** Task objective **
Print, unchanged, every line from the one holding "How far is upper" through the end of the rows below, both ends included.

= = = =

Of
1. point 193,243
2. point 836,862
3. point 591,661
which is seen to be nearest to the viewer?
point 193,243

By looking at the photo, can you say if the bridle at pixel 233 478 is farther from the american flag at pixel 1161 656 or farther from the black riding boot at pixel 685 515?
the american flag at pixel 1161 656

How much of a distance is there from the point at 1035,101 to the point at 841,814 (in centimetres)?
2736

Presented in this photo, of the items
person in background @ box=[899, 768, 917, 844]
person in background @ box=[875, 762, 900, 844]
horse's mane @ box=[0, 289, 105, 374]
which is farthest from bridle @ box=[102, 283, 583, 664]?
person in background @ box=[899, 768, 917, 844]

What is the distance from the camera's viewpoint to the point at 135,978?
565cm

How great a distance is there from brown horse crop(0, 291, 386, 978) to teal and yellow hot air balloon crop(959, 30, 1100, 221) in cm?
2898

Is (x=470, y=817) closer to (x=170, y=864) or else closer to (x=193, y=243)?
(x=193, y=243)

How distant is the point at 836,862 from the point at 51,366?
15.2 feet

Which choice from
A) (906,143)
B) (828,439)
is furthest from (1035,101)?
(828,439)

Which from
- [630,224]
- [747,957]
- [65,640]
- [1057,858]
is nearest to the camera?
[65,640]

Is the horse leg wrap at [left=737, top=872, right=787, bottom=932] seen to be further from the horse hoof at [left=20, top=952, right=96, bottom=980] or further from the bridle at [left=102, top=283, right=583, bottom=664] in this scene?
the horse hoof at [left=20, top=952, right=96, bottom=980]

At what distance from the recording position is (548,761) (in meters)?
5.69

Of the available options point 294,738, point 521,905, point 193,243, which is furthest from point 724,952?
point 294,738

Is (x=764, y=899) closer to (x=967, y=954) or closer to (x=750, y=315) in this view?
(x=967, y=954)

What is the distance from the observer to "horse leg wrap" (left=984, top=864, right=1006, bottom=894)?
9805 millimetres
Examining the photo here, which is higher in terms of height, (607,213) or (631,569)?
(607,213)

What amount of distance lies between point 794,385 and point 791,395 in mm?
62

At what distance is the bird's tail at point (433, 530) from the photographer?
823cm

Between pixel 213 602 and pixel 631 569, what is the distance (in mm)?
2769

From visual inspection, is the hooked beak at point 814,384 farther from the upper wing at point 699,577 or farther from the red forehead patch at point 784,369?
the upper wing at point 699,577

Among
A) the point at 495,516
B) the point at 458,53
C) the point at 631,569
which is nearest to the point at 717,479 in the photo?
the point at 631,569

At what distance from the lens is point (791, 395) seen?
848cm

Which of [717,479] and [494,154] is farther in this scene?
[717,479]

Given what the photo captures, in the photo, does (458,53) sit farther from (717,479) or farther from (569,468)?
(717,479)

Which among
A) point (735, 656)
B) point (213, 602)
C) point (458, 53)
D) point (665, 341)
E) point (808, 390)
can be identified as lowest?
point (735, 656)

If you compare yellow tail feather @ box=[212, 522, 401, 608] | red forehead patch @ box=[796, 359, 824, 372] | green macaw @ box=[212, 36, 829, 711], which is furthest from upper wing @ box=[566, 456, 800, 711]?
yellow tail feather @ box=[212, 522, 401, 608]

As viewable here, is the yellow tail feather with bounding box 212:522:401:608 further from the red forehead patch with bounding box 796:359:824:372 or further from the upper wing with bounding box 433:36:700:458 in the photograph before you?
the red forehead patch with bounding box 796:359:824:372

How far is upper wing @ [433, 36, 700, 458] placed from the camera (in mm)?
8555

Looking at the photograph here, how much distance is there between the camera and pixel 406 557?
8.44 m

= = = =

** Worked answer **
How far is upper wing @ [433, 36, 700, 458] placed from the camera (in mm)?
8555

Looking at the photograph here, how much distance is there between the camera and pixel 406 557?
8.44 m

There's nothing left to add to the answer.